2023-08-31 10:12:22.282 DEBUG barbican.plugin.kmip_secret_store [req-c5184cb4-23f7-4bd5-a6a6-4b637cdb5ba0 demo admin] Opened connection to KMIP client from (pid=484511) store_secret /opt/stack/barbican/barbican/plugin/kmip_secret_store.py:373
2023-08-31 10:12:22.394 ERROR barbican.plugin.kmip_secret_store [req-c5184cb4-23f7-4bd5-a6a6-4b637cdb5ba0 demo admin] Error opening or writing to client: kmip.pie.exceptions.KmipOperationFailure: OPERATION_FAILED: INVALID_FIELD - [NCERRKeyAlreadyExists: could not create key as it already exists]:
2023-08-31 10:12:22.394 TRACE barbican.plugin.kmip_secret_store Traceback (most recent call last):
2023-08-31 10:12:22.394 TRACE barbican.plugin.kmip_secret_store File "/opt/stack/barbican/barbican/plugin/kmip_secret_store.py", line 374, in store_secret
2023-08-31 10:12:22.394 TRACE barbican.plugin.kmip_secret_store uuid = self.client.register(secret)
2023-08-31 10:12:22.394 TRACE barbican.plugin.kmip_secret_store File "/opt/stack/data/venv/lib/python3.8/site-packages/kmip/pie/client.py", line 41, in wrapper
2023-08-31 10:12:22.394 TRACE barbican.plugin.kmip_secret_store return function(self, *args, **kwargs)

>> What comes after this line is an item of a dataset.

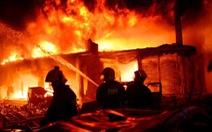 Chung cư cháy ngùn ngụt tại Bangladesh, ít nhất 80 người chết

2023-08-31 10:12:22.394 TRACE barbican.plugin.kmip_secret_store File "/opt/stack/data/venv/lib/python3.8/site-packages/kmip/pie/client.py", line 573, in register
2023-08-31 10:12:22.394 TRACE barbican.plugin.kmip_secret_store raise exceptions.KmipOperationFailure(status, reason, message)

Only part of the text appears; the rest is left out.